Authors: Keith Taylor
Deceit persuades one his poor hopes to advance,
But he clings for his life to a floating down-feather
Who thinks himself master of all that may chance.
Felimid mac Fal,
The Seeking of Kincaid
K
YLE
SAW
AND
HEARD
B
ESDATH
’
S
RANTING
OUTBURST
, witnessed it from beyond the firelight, in a position of undignified bondage. Some of Oban’s younger men had gone unnecessarily far in making sure he shouldn’t escape. They had forced him to sit against the wheel of an ox-cart and lashed his arms to the horizontal spokes. It hadn’t been done without violent protest on Kyle’s part. He was somewhat torn and bloody. So were the young men who had left him there.
Kyle sat and seethed. He had to concede it was an efficient way of binding a man. He couldn’t reach the knots with fingers or teeth, no matter how he wriggled. He could only call to Oban the Strong later, and protest this outrage. As for Felimid . . . Kyle, the proud, stylish horse-lord, ground his teeth. It did not occur to him that his position was funny.
When Besdath brayed his accusations, Kyle lifted his head with too sudden an interest, and banged it on the wheel’s jutting hub. He sucked air through his teeth. Teary water blurred his sight. He didn’t hear the quarrel between Felimid and Besdath word for word, but caught the gist of it, and wagged his aching head. He couldn’t tell whether this was to the bard’s advantage or against it.
Belike Felimid doesn’t know either, he thought sourly. If it suited him, he’d rehearse a dozen reasons why it’s no less than a gift from heaven; and were he moved the other way, he’d find a dozen to prove it’s a stumbling-block. Yes, and they’d all be convincing . . .
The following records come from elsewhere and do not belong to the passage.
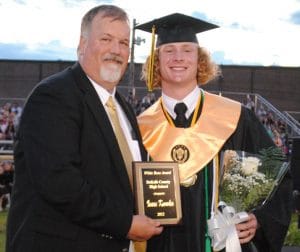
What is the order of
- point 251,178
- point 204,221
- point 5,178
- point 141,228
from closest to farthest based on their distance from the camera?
1. point 141,228
2. point 251,178
3. point 204,221
4. point 5,178

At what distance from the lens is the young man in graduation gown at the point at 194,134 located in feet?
11.1

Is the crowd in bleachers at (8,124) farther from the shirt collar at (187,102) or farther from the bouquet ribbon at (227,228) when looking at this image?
the bouquet ribbon at (227,228)

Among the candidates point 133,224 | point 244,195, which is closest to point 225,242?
point 244,195

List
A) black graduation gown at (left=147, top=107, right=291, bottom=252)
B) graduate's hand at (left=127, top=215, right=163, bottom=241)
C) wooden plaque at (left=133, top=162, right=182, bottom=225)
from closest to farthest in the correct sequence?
graduate's hand at (left=127, top=215, right=163, bottom=241) → wooden plaque at (left=133, top=162, right=182, bottom=225) → black graduation gown at (left=147, top=107, right=291, bottom=252)

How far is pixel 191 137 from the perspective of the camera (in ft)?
12.0

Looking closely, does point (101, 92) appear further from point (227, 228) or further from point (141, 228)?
point (227, 228)

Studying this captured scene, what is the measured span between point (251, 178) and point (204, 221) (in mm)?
417

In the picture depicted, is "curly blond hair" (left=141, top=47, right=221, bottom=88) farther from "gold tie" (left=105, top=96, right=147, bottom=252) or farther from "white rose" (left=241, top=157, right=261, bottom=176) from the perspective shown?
"gold tie" (left=105, top=96, right=147, bottom=252)

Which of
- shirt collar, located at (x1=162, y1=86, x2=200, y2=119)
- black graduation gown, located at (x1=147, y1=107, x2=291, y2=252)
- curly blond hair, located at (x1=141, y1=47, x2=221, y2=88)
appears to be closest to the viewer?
black graduation gown, located at (x1=147, y1=107, x2=291, y2=252)

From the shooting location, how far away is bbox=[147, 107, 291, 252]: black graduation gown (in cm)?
338

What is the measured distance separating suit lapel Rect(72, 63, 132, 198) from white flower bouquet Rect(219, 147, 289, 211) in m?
0.76

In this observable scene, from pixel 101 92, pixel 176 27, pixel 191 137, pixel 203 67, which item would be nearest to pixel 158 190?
pixel 101 92

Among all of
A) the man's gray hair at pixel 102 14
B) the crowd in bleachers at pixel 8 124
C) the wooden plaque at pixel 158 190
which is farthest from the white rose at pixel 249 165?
the crowd in bleachers at pixel 8 124

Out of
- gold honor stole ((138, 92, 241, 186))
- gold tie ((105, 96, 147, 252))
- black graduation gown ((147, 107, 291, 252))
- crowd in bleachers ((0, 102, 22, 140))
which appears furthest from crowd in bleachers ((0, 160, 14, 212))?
gold tie ((105, 96, 147, 252))
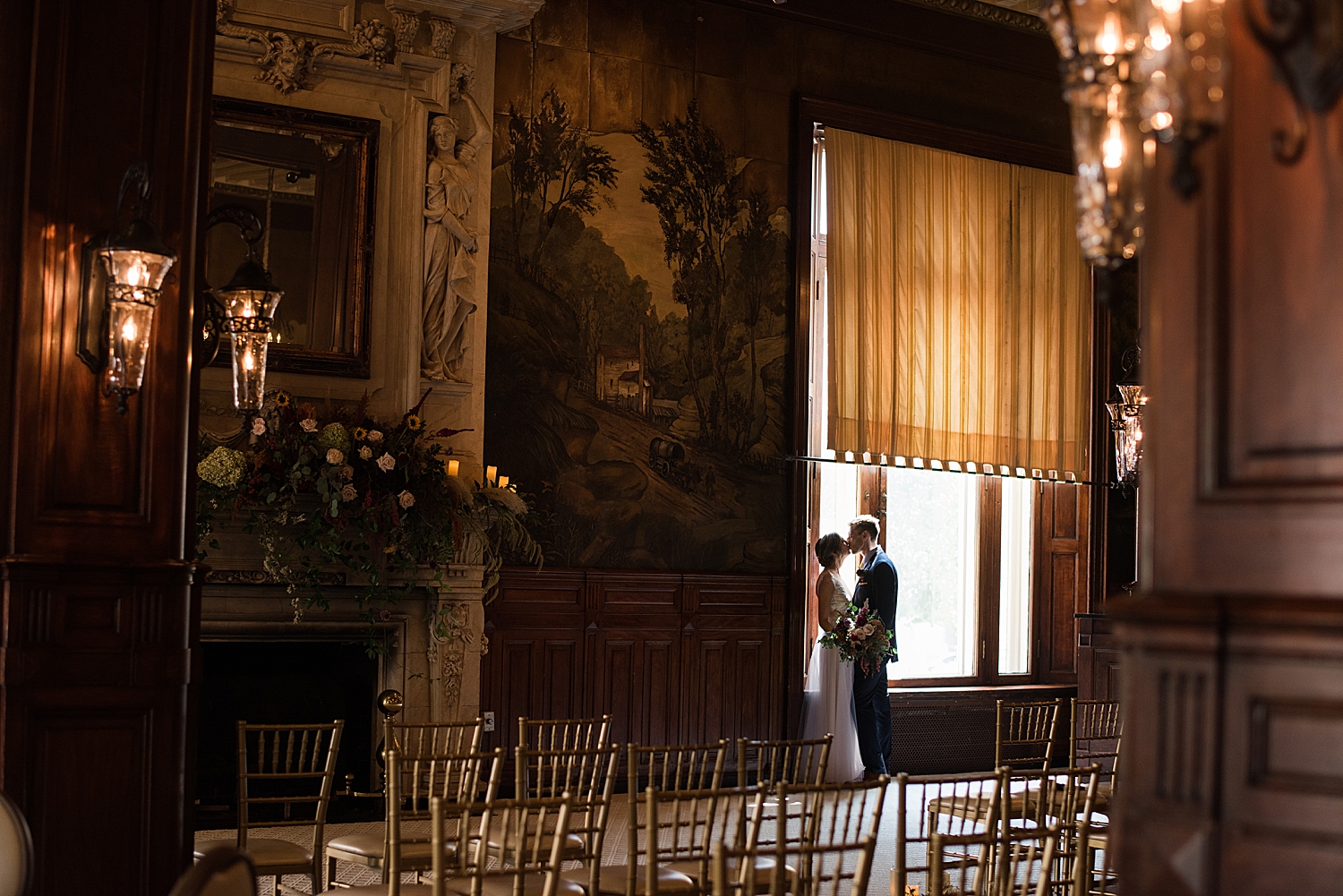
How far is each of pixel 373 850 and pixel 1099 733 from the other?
4372 mm

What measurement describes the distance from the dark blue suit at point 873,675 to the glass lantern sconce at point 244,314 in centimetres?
588

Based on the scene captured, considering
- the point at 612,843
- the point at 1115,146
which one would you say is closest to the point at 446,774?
the point at 1115,146

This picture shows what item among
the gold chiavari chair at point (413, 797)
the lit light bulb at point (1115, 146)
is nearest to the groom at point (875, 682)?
the gold chiavari chair at point (413, 797)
Rot him! His facile tongue can make you believe black’s white, and when he has you armed and set to fight the man who dares claim black is black, he can turn and bring you to the firm conviction that it’s green. And maybe share it.
Kyle was irked. Perhaps it suited him to believe the tongue that had jollied him into this ridiculous position had greater than human powers-after all, his other choice was to berate himself for being gullible.
‘Horse-lord!’
The whisper came from behind Kyle’s back. Although he half turned his head, he could see nothing; the speaker had crawled under the cart to address him, and now crouched in the darkness between the wheels. Kyle’s discontent vanished.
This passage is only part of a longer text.